Главнокомандующий, несколько мгновений молча читавший послание, поднял свои глаза над краем бумаги, её саму опустив чуть пониже. Он вызывал не страх, но какое-то неясное опасение. Впервые встретившись с главнокомандующим, Гвердэ сразу же разглядел в чертах его, в общем-то, не имевшего каких-то бросающихся в глаза особенностей лица несколько существенных вещей. Этот мужчина, проживший на свете едва ли не вчетверо больше лет, чем его писарь, производил впечатление человека, который чётко знал, как поступать в той или иной ситуации, обладал значительным опытом, позволявшим ему так уверенно чувствовать себя на своём поприще, и был полностью предан своему делу. Тот, кто знал хотя бы что-то о войне, понял бы, что перед ним — соответствующий своему званию человек. Гвердэ не стал никоим образом «копать» под своё начальство — новость о том, что его выбрали писарем без какого-либо согласования с его стороны выбила юношу из колеи на несколько месяцев, — но, по слухам, шоо Аранар имел за плечами немало значимых битв в предыдущих войнах. И то, как этот не имевший резкого темперамента, редко повышавший голос и видевший окружающих будто бы насквозь человек управлялся со своими командирами, не оставляло места для рассуждений об истинном значении его авторитета в доверенной ему части войска, ведущего завоевательные действия на эльфийских территориях.

— Тебе стоит взглянуть на это. — Главнокомандующий протянул письмо своему подчинённому, стоявшему ближе к выходу, и принялся медленно расхаживать по шатру, заведя руки, облачённые в плотные перчатки, за спину.

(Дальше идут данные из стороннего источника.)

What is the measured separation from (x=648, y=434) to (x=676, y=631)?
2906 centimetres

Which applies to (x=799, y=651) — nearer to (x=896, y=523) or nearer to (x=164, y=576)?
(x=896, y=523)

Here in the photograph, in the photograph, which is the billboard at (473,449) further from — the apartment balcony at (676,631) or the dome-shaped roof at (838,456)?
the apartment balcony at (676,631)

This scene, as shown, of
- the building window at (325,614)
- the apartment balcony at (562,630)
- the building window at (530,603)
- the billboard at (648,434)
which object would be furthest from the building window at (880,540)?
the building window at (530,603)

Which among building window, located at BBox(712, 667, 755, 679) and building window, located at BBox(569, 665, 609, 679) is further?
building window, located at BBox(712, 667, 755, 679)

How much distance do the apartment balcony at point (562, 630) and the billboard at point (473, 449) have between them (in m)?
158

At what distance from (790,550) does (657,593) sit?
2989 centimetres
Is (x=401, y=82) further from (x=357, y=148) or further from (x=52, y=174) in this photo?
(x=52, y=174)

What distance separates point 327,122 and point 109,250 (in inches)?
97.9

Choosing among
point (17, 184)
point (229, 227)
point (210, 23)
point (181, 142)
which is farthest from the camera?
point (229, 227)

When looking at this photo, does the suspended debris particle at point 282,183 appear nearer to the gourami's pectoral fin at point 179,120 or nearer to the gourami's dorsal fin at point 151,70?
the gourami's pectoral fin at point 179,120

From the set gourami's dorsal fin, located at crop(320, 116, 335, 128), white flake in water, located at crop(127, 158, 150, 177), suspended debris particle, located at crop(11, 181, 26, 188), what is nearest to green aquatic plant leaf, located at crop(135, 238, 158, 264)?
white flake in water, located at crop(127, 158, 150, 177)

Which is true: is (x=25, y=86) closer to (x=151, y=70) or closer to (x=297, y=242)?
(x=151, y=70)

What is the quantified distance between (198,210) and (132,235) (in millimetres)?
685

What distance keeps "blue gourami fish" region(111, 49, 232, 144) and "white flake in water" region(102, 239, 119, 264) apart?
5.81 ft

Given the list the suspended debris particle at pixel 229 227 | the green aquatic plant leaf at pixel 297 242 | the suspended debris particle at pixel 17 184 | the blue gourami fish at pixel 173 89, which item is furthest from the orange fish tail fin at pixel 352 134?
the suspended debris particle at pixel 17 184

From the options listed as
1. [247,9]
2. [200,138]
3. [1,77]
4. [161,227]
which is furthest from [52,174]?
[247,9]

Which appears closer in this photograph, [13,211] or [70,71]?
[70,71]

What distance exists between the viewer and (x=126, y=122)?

Гвердэ мельком взглянул на антарийца. Арсархавунд по обыкновению не вызывал в нём никаких эмоций, кроме одной — желания не выходить за рамки своих обязанностей и тем самым не привлекать к себе его внимания. Чего только о нём не говорили! В особенности те, кто основывал свои впечатления всего лишь на рассказах о его достижениях. Одним он виделся великаном из северных лесов, грубым и наводящим страх, другие представляли его жестоким представителем жителей восточных степей, где антарийцы уже рождаются с бесстрашием в сердцах. Гвердэ довелось слышать самые разные россказни, но все они сходились к тому, что Арсархавунд — страшный человек. Что, конечно же, было совсем не так. По сути, он был таким же обычным, как и все остальные люди в его войске, разве что занимаемый пост, манера поведения и выражение лица делали его отличающимся от других. Насколько это было известно писарю, восходящая знаменитость антарийского войска и уже весьма известный на данный момент командующий — у которого, Гвердэ, кстати говоря, проработал писарем первые месяцы после занятия этой должности, — был родом с запада или же с одного из регионов центрального Антар Ша, расположенного поблизости от него. Люди с той местности всегда отличались плавностью очертаний и их пропорциональностью. То, что Арсархавунд был из тех краёв, было заметным, но не очевидным. В основном, путал цвет волос — у западников он преимущественно был необычных, так называемых «цветочных» оттенков, а у командующего это был просто тёмно-светлый.  Реабилитировали этот относительный изъян глаза: один карий, другой — голубой. Оба были светлыми, но из-за разницы в цвете казалось, что у голубого меньше радужка и у́же зрачок. Многие из-за этого считали его демонопоклонником, но даже если он и имел что-то общее с демонами, то явно не с теми, что были из Бездны; скорее, речь шла о чём-то ином. В любом случае, Гвердэ не раз убеждался, что все эти выдумки насчёт командующего были связаны не столько с его внешностью, сколько с типом его личности. На лице антарийца не бывало ни радости, ни огорчения, ни злости, ни восхищения. Писарю казалось, что там есть место только расчётливости и полному подтверждению тому, что командующий являлся человеком одного слова и конкретных действий — он никогда ничего не повторял и не примешивал к делу эмоции. Те его подчинённые, кто это понимал, воспринимали Арсархавунда тем, кем он и являлся — командиром, который мог привести их к победе.